Font Size:  

I felt a thrill, deep in my bones, that he’d been thinking just the same thing I had. “I mean, it was right there on the sign. We should have believed them.” I looked around, struck by the quietness of the street. “It’s weird to see it like this, right?”

“What do you mean?”

“Just—these buildings are probably the original ones! From, like, a hundred years ago, right? In the middle of whatever boom created this town?”

“Gold?” Russell asked, then frowned. “Wait—was gold just California?”

“I… don’t remember. My fourth-grade teacher would not be happy.”

“Did you do the Gold Rush in fourth grade? I’m pretty sure that’s when we did the Spanish Missions.”

“We did that in sixth. I remember it well, because I did a whole presentation in the style of a heist movie, and I called it Missions: Impossible.” Russell laughed, throwing his head back, and I smiled, feeling something warm spread through my chest. “My sixth-grade teacher was not a fan. She called my dad and everything.”

“That sounds amazing. I want to see it.”

“I threw it out. Like, so long ago.”

“Well, that’s just wrong. It should have been preserved for pun posterity. Did you use the Lalo Schifrin music?”

“Uh—maybe? Is that who did the theme song?” Russell nodded. “Then yes. That’s very impressive.”

“What is?”

“That you know the guy who did the music.”

“I heard a lot about him growing up, believe me. It was…” He stopped, and pointed to the side of the street. There was a storefront—dark, of course, advertising something called Silver State Adventures. From the illustrated sign, it looked like it booked mine tours and trips to a nearby hot spring. “So it must be silver, right?”

“This is the problem with having a dead phone. I can’t Wikipedia Jesse, Nevada.” I took a step closer to the store and looked in the window. “But it seems like this town must have popped up in a silver boom? They’re advertising mine tours of something, after all.”

“And I don’t think there were gold mines, were there? Wasn’t it just… people finding gold in creeks? What’s it called—panning?”

We stared at each other, our shared lack of California mineral knowledge becoming clear to both of us. “But… the term gold mine has to come from somewhere, right?” I asked.

“You make an excellent point.”

“And Nevada had to be the Silver State for a reason, right? And that’s why California is the Golden State?”

“I thought—I thought we were the Golden State because of… like, sunshine?” He stared at me, his eyes wide. “Have I gotten this wrong my whole life? I feel like I need to rethink everything.” I laughed at that, and Russell smiled, like he was joining in.
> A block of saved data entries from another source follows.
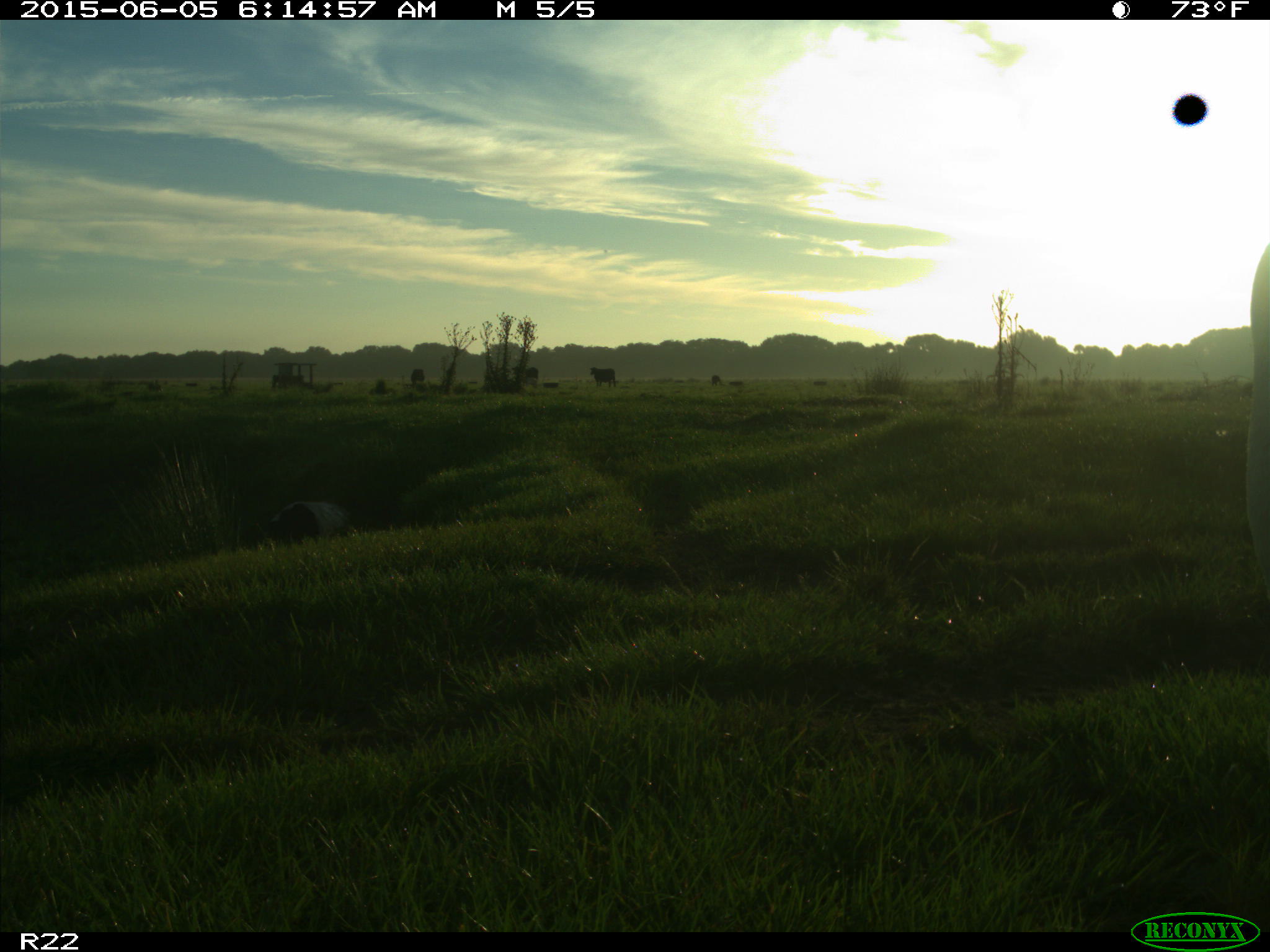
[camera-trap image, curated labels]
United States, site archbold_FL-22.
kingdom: Animalia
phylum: Chordata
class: Mammalia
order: Artiodactyla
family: Bovidae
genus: Bos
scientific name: Bos taurus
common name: domestic cow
We kept walking down the quiet street, and I tried to imagine what it would have been like 150 years ago, before the (closed) vape store existed, when things would have been at their peak. I tried to picture a town so bustling it couldn’t even have imagined an afternoon this deserted. “It’s funny.”

“What is?”

“Just being here. It’s… like a place out of time, you know?” I was finding my thoughts even as I was speaking them. “I’m just thinking about all the people who would have come here. The ones who showed up from other places, ready to begin again… find a fortune and start over. Become someone else, someone nobody back home could recognize.”

Russell nodded slowly as he looked around—it seemed like he was turning my words over in his head, which I liked. Like he wasn’t just jumping in because it was his turn to talk.

“But that being said, I don’t think we’re going to find an iPhone charger here.”

“I don’t think we’re going to find a telegraph charger here.” I laughed at that, and Russell grinned at me. “Ready for another fun fact?”

“Am I!” I said, making my voice comically enthused. The second after I said it, I worried that Russell wouldn’t get that I was kidding, like my ex, Alex, never seemed to. But he just smiled wider.

“It’s not exactly related to telegraphs—but it’s in the wheelhouse of old-fashioned phones.”

“I’ll allow it.”

“So in the 1940s, people used to call the phone the Ameche.”